"I just don't understand why," Peter said again, handing May's hotdog to her after she'd finished arranging her purse back over her shoulder the way she liked.

They were waiting on a ride to SI that was allegedly a few minutes out, and May had said not to look a gift horse in the mouth because otherwise they'd have a steep cab fare out to this compound, wherever it was. Peter had spotted the hot dog cart. May had gotten them double-loaded with the good stuff.

("And this is just us being economical, since we're avoiding cab fare," Aunt May had said to justify extra relish on hers.)

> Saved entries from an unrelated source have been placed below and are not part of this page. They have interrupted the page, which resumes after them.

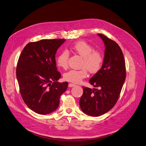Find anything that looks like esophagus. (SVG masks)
<instances>
[{"instance_id": "1", "label": "esophagus", "mask_w": 146, "mask_h": 146, "mask_svg": "<svg viewBox=\"0 0 146 146\" xmlns=\"http://www.w3.org/2000/svg\"><path fill=\"white\" fill-rule=\"evenodd\" d=\"M76 86L75 84H73V83H69V87H73V86Z\"/></svg>"}]
</instances>
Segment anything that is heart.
Here are the masks:
<instances>
[{
	"label": "heart",
	"instance_id": "heart-1",
	"mask_svg": "<svg viewBox=\"0 0 146 146\" xmlns=\"http://www.w3.org/2000/svg\"><path fill=\"white\" fill-rule=\"evenodd\" d=\"M71 51L83 57L80 70H70L63 75L64 79L74 83H79L88 76V70L92 73L98 72L102 66L103 56L98 50H94V47L84 41H79L70 47ZM69 53L63 50L57 56V66L63 69L69 66Z\"/></svg>",
	"mask_w": 146,
	"mask_h": 146
}]
</instances>
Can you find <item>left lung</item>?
Returning a JSON list of instances; mask_svg holds the SVG:
<instances>
[{"label":"left lung","mask_w":146,"mask_h":146,"mask_svg":"<svg viewBox=\"0 0 146 146\" xmlns=\"http://www.w3.org/2000/svg\"><path fill=\"white\" fill-rule=\"evenodd\" d=\"M105 44L102 67L90 79V84L99 88L83 86L79 104L83 112L100 116L111 109L117 103L125 79V64L119 44L106 36L98 33Z\"/></svg>","instance_id":"8db88e82"}]
</instances>
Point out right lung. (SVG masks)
I'll return each mask as SVG.
<instances>
[{
	"instance_id": "add662e5",
	"label": "right lung",
	"mask_w": 146,
	"mask_h": 146,
	"mask_svg": "<svg viewBox=\"0 0 146 146\" xmlns=\"http://www.w3.org/2000/svg\"><path fill=\"white\" fill-rule=\"evenodd\" d=\"M65 39H43L26 45L17 63L16 77L25 104L40 114L57 109L60 97L68 83L57 80L61 74L56 67L55 54Z\"/></svg>"
}]
</instances>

"Jesus, Pete, I don't even know that it matters why," May said around a mouthful of her hotdog. "It's just one of those things. Some kind of freak paperwork thing had our whole building change hands to a new owner who wants to renegotiate the leases for the tenants. Nothing Waylan can do. No rhyme or reason to it. It's just one of those things that happens."

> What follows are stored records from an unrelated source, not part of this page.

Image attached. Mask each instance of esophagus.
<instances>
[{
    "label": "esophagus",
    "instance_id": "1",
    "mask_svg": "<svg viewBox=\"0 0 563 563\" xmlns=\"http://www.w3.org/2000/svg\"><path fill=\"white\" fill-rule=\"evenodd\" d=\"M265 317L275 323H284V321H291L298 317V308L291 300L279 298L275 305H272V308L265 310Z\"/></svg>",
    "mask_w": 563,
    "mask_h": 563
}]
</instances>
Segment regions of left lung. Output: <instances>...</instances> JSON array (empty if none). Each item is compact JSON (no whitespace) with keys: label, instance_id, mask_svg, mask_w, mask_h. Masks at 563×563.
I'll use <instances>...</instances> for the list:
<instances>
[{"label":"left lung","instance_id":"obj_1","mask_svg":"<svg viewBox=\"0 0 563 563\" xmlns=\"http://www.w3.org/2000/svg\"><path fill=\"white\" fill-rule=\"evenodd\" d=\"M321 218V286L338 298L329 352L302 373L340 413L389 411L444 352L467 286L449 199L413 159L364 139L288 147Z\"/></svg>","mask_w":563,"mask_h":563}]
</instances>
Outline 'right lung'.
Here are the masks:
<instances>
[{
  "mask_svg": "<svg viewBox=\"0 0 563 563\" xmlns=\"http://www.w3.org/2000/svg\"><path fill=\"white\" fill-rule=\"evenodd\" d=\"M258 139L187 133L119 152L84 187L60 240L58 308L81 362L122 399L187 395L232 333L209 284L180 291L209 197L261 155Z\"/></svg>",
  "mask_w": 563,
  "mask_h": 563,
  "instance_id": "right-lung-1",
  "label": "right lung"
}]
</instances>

Peter opened his mouth to protest, and huffed when Aunt May urged him to eat his hotdog.

"Hey, hey, Pete. This is not something you need to worry about. Okay?" she looked pointedly at his hotdog, not continuing until Peter took another bite. "It's all taken care of. Apparently, the new owner worked out a deal with another building, or something, inviting tenants to move there, at their convenience. It's. Well. It's definitely a hassle. But what it boils down to is…yes, we have to move, but…all the hard stuff has been taken care of, already," she said reassuringly, swiping at a blob of ketchup at the corner of her mouth with a thumb, poking it back into her mouth.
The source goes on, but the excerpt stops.